Die CDU-Spitzenkandidaten in Mainz und Stuttgart, Julia Klöckner und Guido Wolf, haben „nationale Schritte“ gefordert, um Einwanderungswillige ohne Asylgrund oder Schutzstatus an der Einreise zu hindern. Dass Klöckner dennoch von einem „Schulterschluss“ mit der Kanzlerin spricht, gehört zu den üblichen Verrenkungen der politischen Kommunikation. Die Botschaft an die Rheinland-Pfälzer ist jedenfalls eine andere, nämlich das Versprechen, sich gegen Angela Merkels Politik der offenen Grenzen zu engagieren. Der Unmut über Merkels Strategie der „europäischen Lösung“, die weiter entfernt als je zuvor scheint, ist sicher ein Hauptgrund für die katastrophalen Verluste der CDU in den Umfragen. Klöckner und Wolf scheinen darauf zu setzen, den neuen Konkurrenten AfD zu bekämpfen, indem sie auf die Interessen von deren potentiellen Wählern eingehen.
Wird die AfD langfristig erfolgreich sein?

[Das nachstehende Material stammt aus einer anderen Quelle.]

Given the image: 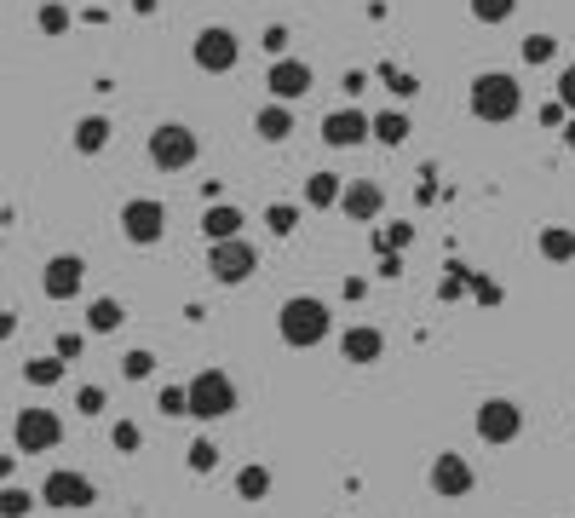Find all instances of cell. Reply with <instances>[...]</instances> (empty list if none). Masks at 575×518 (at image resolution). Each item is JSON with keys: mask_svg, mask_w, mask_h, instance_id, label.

Die Forschungsgruppe Wahlen hat zwischen September 2014 und Mai 2015 in Deutschland Wahlberechtigte befragt, ob sie glauben, die AfD werde langfristig erfolgreich sein.
Quelle: ZDF Politbarometer, Statista
Im September 2014, also ungefähr ein Jahr nach dem knapp verpassten Einzug in den Bundestag, glaubten nur 56 Prozent der Befragten, die AfD werde langfristig nicht erfolgreich sein.
Zwei Monate später stieg der Anteil derer, die der AfD keinen langfristigen Erfolg zutrauten, auf 63 Prozent.
Im Januar 2015 glaubten 69 Prozent nicht an den langfristigen Erfolg der Euro-Kritiker um Bernd Lucke.
Im Februar 2015 prognostizierten 64 Prozent der AfD keinen langfristigen Erfolg.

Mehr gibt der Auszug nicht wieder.